Lie down with dogs, get up with fleas. It's an old saying.
I once heard of a Zen monastery that took a $100,000 donation in illegal drug money. "We will purify the funds," was an explanation at the time.
Yesterday, Wal-Mart announced a plan to increase its donations to food banks in a country where millions rely on food stamps. Wal-Mart has been accused of manipulating the poor and disenfranchised. Do the hungry care where the food comes from?
In Hingham, a small town about 100 miles east of here, a Roman Catholic school has revoked its acceptance of the son of two lesbians, arguing that it was ill-equipped to answer questions the boy was likely to raise.
In Washington, the U.S. president Barack Obama met with his Afghan counterpart, Hamid Karzai and then warned the American public that America's war in Afghanistan was likely to get worse before it got better.

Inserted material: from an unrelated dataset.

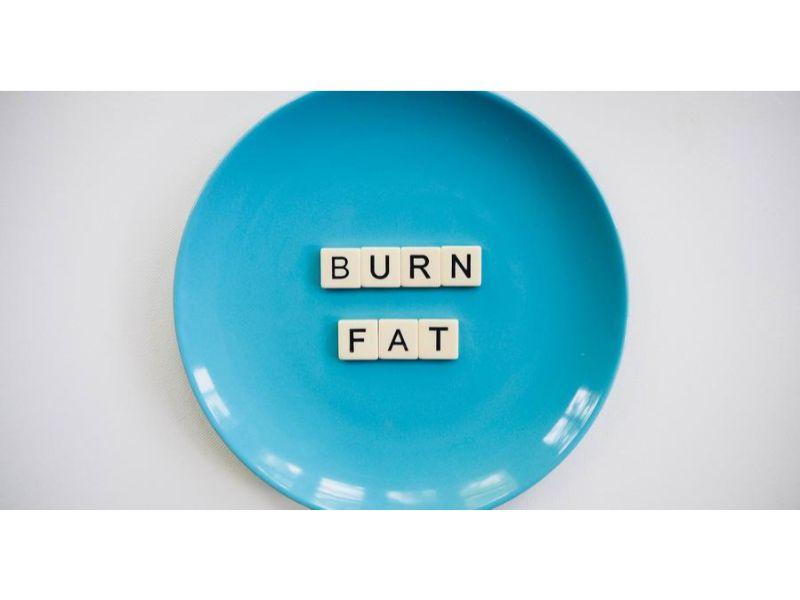 168斷食法好處1. 促進脂肪燃燒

The French writer, Honore de Balzac, was reported to have said, "Behind every great fortune lies a great crime." But is there any bit of good fortune that does not partake of some disquiet or anguish and, alternatively, any horror that does not bring with it some element of good fortune?
Like cinnamon bread, this is woven with that and the goodness carries with it some bitter stories. This, I suppose, is called "yin and yang" by some -- the intertwining of all things. It's a slick description, but naming the name has a tendency to diminish the impact of horror or delight. To see things intellectually or emotionally is not to see things clearly, I'd say.
The only way I can see to find some peaceful ground is to take responsibility -- pay attention and take responsibility for the cinnamon and the bread, the bread and the cinnamon. In this way, the heart can find some peace -- a peace that will never take root in the realms of praise or blame, elevation or diminution. Virtue and wisdom are not so much the point. Peace, clear as Windex, is the point.